## 読解用抜粋
****

2002年7月3日水曜日

「ペインクリニック」について

ゲスト/札幌一条クリニック 後藤康之 医師

どのような時、ペインクリニックを受診すればいいのですか。

 痛みを伴う疾患の診断、治療を行うのがペインクリニックです。頭痛、片頭痛、顔面痛、顔面神経麻痺、三叉(さんさ)神経痛、肩・腰・関節の痛み、ギックリ腰、帯状疱疹(ヘルペス)、座骨(ざこつ)神経痛、ガンによる痛み、心因性の痛みなど、痛み、しびれのある症状なら、すべて治療の対象になります。痛みがあれば緩和するというのは、アメリカでは一般的なことで、各診療科目と協力して行っている場合が多いのですが、日本ではまだ数が少ないのが現状です。「痛いくらい我慢しなければ」「手術したんだから痛くても当たり前」というような「我慢すべきこと」として痛みがとらえられているからです。しかし、痛みというのは、当事者にとって大きなストレスになり、さらにストレスによって痛みが増幅することも多いのです。痛くて眠れない、食べられないということもあります。痛みを緩和し、患者の生活の質を上げることが、痛みの緩和治療、ペインクリニックの仕事です。また、最近増えているのが、心因性の痛みです。大きな悩みやストレスが体の痛みにつながっているわけですが、患者自身にも原因がわからないため、「どんな病院を受診すべきか」「いくら検査しても悪い所が無いが、確かに痛い」と困惑している人も多いのです。このような場合も、ペインクリニックでは、治療とともに、原因を探るためにじっくり時間をかけて診断します。

具体的にはどのように痛みを緩和するのでしょうか。

 神経ブロック療法といって、注射で局所麻酔薬などを神経周辺に入れ、痛みを遮断します。一度で痛みがとれる場合もあるし、何度か通ってもらうこともあります。痛みの原因は何らかの疾患によることが多いので、治療を行うにあたっては、内科、神経内科、整形外科などいくつもの診療科との協力を得ることも肝心です。治療では神経という繊細な部分を扱うため、高い技術や豊富な経験も必要となります。痛みがあったら我慢せず、ぜひ専門医を訪ねてください。

****

## 提供データ
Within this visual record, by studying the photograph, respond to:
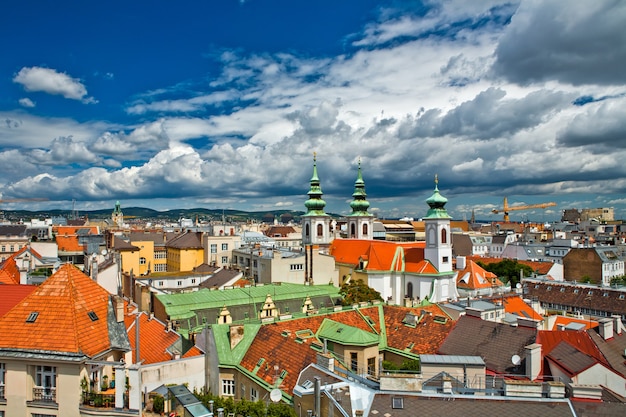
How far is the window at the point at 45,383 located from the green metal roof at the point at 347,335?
57.7ft

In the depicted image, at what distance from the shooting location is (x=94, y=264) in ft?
154

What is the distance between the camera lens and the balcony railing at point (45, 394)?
17.0 metres

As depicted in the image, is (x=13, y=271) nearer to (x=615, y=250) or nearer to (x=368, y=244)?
(x=368, y=244)

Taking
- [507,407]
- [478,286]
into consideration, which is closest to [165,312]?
[507,407]

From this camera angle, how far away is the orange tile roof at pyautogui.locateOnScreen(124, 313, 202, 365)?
3048cm

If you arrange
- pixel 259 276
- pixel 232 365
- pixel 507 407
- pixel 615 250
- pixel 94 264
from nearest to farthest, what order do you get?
pixel 507 407 < pixel 232 365 < pixel 94 264 < pixel 259 276 < pixel 615 250

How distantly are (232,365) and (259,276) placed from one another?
1474 inches

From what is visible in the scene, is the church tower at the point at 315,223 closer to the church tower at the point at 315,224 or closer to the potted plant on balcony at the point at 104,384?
the church tower at the point at 315,224

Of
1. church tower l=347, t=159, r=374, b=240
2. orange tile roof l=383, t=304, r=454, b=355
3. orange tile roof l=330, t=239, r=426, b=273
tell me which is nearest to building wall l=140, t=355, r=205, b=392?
orange tile roof l=383, t=304, r=454, b=355

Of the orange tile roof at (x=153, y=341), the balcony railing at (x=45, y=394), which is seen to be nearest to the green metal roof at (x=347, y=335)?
the orange tile roof at (x=153, y=341)

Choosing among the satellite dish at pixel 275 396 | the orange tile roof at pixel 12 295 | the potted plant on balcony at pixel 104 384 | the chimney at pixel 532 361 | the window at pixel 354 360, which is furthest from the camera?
the window at pixel 354 360

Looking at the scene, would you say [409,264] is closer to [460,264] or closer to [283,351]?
[460,264]

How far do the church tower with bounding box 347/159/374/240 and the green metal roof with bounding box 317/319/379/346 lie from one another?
56.0 metres

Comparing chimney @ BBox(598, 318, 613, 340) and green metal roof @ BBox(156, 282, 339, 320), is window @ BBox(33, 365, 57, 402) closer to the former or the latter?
A: green metal roof @ BBox(156, 282, 339, 320)
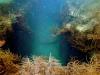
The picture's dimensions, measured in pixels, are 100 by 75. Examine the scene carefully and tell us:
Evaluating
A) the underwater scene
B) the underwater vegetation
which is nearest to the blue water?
the underwater scene

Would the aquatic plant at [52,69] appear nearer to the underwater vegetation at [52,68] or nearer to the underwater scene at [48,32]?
the underwater vegetation at [52,68]

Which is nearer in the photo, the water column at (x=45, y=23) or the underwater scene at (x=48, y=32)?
the underwater scene at (x=48, y=32)

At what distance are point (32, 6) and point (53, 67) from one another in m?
1.43

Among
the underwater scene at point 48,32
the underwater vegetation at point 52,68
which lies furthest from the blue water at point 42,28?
the underwater vegetation at point 52,68

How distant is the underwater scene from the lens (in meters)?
4.25

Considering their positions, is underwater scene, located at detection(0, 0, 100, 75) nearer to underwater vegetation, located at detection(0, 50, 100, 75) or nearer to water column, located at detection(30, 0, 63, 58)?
water column, located at detection(30, 0, 63, 58)

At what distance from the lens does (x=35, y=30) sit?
4723mm

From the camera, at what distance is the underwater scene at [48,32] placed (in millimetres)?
4250

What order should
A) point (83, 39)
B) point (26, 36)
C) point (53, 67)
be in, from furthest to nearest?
point (26, 36)
point (83, 39)
point (53, 67)

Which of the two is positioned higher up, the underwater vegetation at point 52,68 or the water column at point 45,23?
the water column at point 45,23

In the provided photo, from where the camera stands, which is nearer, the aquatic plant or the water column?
the aquatic plant

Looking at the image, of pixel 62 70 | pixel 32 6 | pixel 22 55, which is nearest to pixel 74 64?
pixel 62 70

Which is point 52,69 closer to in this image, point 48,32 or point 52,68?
point 52,68

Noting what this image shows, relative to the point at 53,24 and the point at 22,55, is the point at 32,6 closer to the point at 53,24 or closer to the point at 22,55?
the point at 53,24
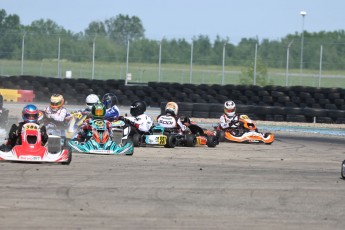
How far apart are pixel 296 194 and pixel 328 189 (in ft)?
2.78

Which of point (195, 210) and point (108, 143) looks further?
point (108, 143)

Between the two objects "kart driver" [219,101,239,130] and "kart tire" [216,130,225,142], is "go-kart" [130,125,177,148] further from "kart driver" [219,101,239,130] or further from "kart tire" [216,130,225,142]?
"kart driver" [219,101,239,130]

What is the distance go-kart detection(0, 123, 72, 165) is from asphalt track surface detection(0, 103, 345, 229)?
0.17 m

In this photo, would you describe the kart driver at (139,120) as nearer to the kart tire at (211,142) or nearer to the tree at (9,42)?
the kart tire at (211,142)

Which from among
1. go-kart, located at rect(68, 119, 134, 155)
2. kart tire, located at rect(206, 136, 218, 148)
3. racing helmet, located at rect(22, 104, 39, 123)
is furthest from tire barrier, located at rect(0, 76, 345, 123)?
racing helmet, located at rect(22, 104, 39, 123)

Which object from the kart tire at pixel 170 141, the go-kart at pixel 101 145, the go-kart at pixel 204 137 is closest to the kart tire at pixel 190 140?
the go-kart at pixel 204 137

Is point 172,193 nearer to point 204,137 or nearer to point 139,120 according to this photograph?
point 139,120

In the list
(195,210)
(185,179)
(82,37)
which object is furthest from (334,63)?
(195,210)

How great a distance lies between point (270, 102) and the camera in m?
30.4

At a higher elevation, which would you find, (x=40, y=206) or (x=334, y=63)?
(x=334, y=63)

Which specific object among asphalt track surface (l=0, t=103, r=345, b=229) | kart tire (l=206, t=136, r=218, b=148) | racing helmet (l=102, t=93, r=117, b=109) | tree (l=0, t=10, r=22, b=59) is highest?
tree (l=0, t=10, r=22, b=59)

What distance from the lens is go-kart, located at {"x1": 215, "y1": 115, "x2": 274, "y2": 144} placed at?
2103 cm

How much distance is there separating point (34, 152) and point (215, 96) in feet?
59.7

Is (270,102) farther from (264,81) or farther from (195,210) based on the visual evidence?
(195,210)
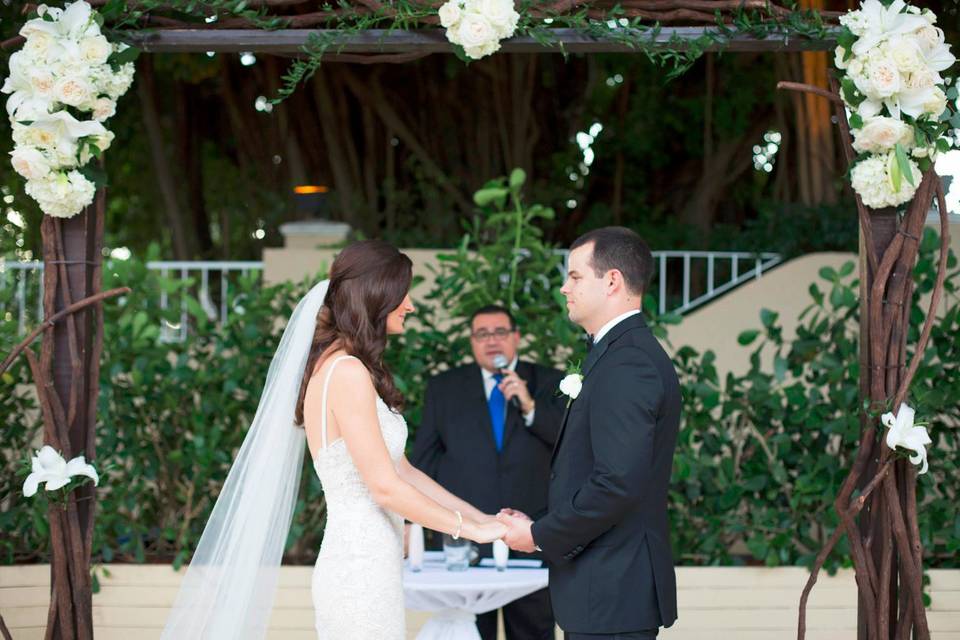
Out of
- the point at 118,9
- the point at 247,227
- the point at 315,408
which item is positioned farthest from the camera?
the point at 247,227

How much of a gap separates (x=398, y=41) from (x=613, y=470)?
1.51 metres

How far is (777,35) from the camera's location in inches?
139

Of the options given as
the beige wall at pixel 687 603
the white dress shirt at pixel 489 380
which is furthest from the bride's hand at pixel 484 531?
the beige wall at pixel 687 603

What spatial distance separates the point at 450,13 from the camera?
337 centimetres

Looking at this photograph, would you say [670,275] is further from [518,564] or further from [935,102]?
[935,102]

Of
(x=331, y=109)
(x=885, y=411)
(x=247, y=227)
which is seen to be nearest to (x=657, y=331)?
(x=885, y=411)

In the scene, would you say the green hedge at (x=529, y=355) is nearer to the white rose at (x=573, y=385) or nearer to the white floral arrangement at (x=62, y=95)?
the white floral arrangement at (x=62, y=95)

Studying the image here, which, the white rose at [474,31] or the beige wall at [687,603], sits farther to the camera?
the beige wall at [687,603]

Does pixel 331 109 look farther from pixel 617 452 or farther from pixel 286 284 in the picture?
pixel 617 452

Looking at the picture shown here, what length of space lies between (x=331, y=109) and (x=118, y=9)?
825 cm

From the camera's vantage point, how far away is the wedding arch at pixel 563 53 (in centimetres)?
343

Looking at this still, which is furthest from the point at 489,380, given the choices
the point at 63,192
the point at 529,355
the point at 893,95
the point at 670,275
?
the point at 670,275

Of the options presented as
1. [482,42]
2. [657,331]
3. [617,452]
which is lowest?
[617,452]

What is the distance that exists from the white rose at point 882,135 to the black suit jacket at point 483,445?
1.62 meters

****

## 課題 1
次の(a)〜(c)がペインクリニックについての文章の内容と合っているか、それぞれ「はい」か「いいえ」で答え、判断の根拠となる本文の語句をそのまま引用してください。
(a) ペインクリニックでは、心因性の痛みも治療の対象になる。
(b) 日本では、ペインクリニックはすでに数多く存在している。
(c) 神経ブロック療法では、必ず一度の注射で痛みがとれる。
## 課題 2
ペインクリニックについての文章のうち、「2002年7月3日水曜日」から始まり「ぜひ専門医を訪ねてください。」で終わる部分を、一字一句変えずに書き写して返してください。

## 記述解答 1
(a) はい。「心因性の痛みなど、痛み、しびれのある症状なら、すべて治療の対象になります」
(b) いいえ。「日本ではまだ数が少ないのが現状です」
(c) いいえ。「一度で痛みがとれる場合もあるし、何度か通ってもらうこともあります」

## 記述解答 2
2002年7月3日水曜日

「ペインクリニック」について

ゲスト/札幌一条クリニック 後藤康之 医師

どのような時、ペインクリニックを受診すればいいのですか。

 痛みを伴う疾患の診断、治療を行うのがペインクリニックです。頭痛、片頭痛、顔面痛、顔面神経麻痺、三叉(さんさ)神経痛、肩・腰・関節の痛み、ギックリ腰、帯状疱疹(ヘルペス)、座骨(ざこつ)神経痛、ガンによる痛み、心因性の痛みなど、痛み、しびれのある症状なら、すべて治療の対象になります。痛みがあれば緩和するというのは、アメリカでは一般的なことで、各診療科目と協力して行っている場合が多いのですが、日本ではまだ数が少ないのが現状です。「痛いくらい我慢しなければ」「手術したんだから痛くても当たり前」というような「我慢すべきこと」として痛みがとらえられているからです。しかし、痛みというのは、当事者にとって大きなストレスになり、さらにストレスによって痛みが増幅することも多いのです。痛くて眠れない、食べられないということもあります。痛みを緩和し、患者の生活の質を上げることが、痛みの緩和治療、ペインクリニックの仕事です。また、最近増えているのが、心因性の痛みです。大きな悩みやストレスが体の痛みにつながっているわけですが、患者自身にも原因がわからないため、「どんな病院を受診すべきか」「いくら検査しても悪い所が無いが、確かに痛い」と困惑している人も多いのです。このような場合も、ペインクリニックでは、治療とともに、原因を探るためにじっくり時間をかけて診断します。

具体的にはどのように痛みを緩和するのでしょうか。

 神経ブロック療法といって、注射で局所麻酔薬などを神経周辺に入れ、痛みを遮断します。一度で痛みがとれる場合もあるし、何度か通ってもらうこともあります。痛みの原因は何らかの疾患によることが多いので、治療を行うにあたっては、内科、神経内科、整形外科などいくつもの診療科との協力を得ることも肝心です。治療では神経という繊細な部分を扱うため、高い技術や豊富な経験も必要となります。痛みがあったら我慢せず、ぜひ専門医を訪ねてください。